Questions on scene geometry
[start]
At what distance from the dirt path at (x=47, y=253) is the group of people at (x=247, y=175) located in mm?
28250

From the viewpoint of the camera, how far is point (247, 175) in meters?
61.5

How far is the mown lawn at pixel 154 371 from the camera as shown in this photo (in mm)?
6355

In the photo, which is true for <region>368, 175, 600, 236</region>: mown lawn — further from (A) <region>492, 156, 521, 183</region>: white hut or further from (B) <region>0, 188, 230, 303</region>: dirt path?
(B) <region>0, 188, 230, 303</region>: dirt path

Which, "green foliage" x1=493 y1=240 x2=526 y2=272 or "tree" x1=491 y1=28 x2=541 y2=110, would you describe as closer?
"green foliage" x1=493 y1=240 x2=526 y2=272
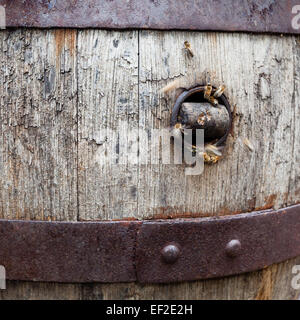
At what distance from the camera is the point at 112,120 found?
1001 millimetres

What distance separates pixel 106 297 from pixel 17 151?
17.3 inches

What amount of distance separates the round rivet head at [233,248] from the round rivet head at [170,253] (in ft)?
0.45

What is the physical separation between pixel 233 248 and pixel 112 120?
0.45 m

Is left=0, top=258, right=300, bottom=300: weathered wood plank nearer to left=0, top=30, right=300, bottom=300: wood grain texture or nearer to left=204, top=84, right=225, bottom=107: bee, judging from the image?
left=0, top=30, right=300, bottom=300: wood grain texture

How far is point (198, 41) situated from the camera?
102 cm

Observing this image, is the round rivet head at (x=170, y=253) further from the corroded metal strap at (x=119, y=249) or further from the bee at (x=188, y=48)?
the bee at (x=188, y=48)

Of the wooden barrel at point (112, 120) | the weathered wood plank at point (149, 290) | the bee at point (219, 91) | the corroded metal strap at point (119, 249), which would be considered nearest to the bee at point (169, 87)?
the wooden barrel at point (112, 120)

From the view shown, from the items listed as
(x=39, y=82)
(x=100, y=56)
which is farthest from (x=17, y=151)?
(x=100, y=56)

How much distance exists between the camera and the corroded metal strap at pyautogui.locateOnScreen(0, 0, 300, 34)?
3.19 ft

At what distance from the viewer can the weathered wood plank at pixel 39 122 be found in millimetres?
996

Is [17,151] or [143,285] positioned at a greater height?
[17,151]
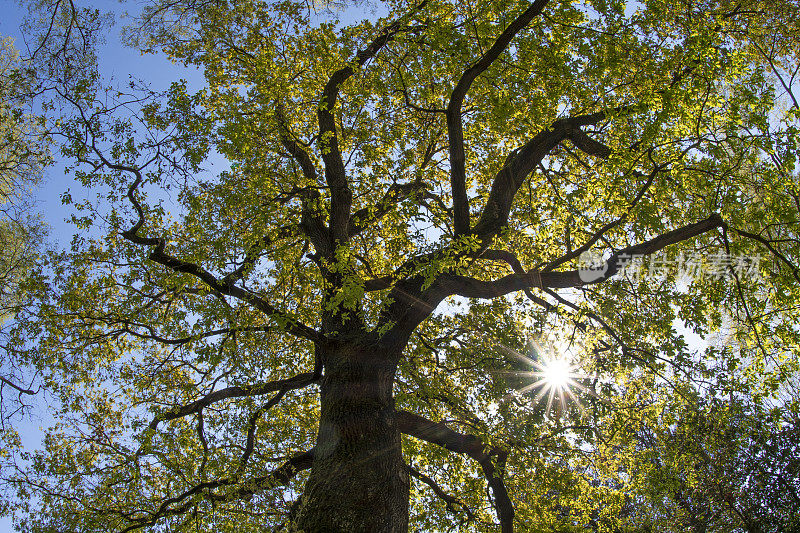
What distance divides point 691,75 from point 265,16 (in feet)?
[end]
- [Exercise]: Extract all the rows above word for word, leaving out the pictures.

- [Written solution]:
At what distance from the dirt path at (x=47, y=253) is the group of people at (x=247, y=175) located in mm?
28250

From the viewpoint of the camera, how far is point (247, 175) in meters?
61.5

How far is the mown lawn at pixel 154 371 from the camera as shown in this photo (in mm)?
6355

In the photo, which is true for <region>368, 175, 600, 236</region>: mown lawn — further from (A) <region>492, 156, 521, 183</region>: white hut or further from (B) <region>0, 188, 230, 303</region>: dirt path?
(B) <region>0, 188, 230, 303</region>: dirt path

Which, "green foliage" x1=493 y1=240 x2=526 y2=272 or "tree" x1=491 y1=28 x2=541 y2=110, would you describe as closer?
"green foliage" x1=493 y1=240 x2=526 y2=272
At what distance from the camera is the point at 112,120 found?
1001 millimetres

What distance separates pixel 106 297 from pixel 17 151?
17.3 inches

What amount of distance separates the round rivet head at [233,248] from the round rivet head at [170,253] (in ft)?
0.45

What is the physical separation between pixel 233 248 and pixel 112 120?
0.45 m

Is left=0, top=258, right=300, bottom=300: weathered wood plank nearer to left=0, top=30, right=300, bottom=300: wood grain texture or nearer to left=204, top=84, right=225, bottom=107: bee, judging from the image?
left=0, top=30, right=300, bottom=300: wood grain texture

How far is point (198, 41) situated from the camera?
102 cm

Observing this image, is the round rivet head at (x=170, y=253) further from the corroded metal strap at (x=119, y=249) or further from the bee at (x=188, y=48)?
the bee at (x=188, y=48)

Of the wooden barrel at point (112, 120) | the weathered wood plank at point (149, 290) | the bee at point (219, 91) | the corroded metal strap at point (119, 249), which would be considered nearest to the bee at point (169, 87)?
the wooden barrel at point (112, 120)

From the view shown, from the items listed as
(x=39, y=82)
(x=100, y=56)
which is farthest from (x=17, y=151)?
(x=100, y=56)

How much distance exists between the camera and the corroded metal strap at pyautogui.locateOnScreen(0, 0, 300, 34)?
3.19 ft

At what distance from the viewer can the weathered wood plank at pixel 39 122 be found in millimetres?
996

Is [17,151] or [143,285] positioned at a greater height?
[17,151]
What distance divides point 691,75 from point 265,16 (in feet)?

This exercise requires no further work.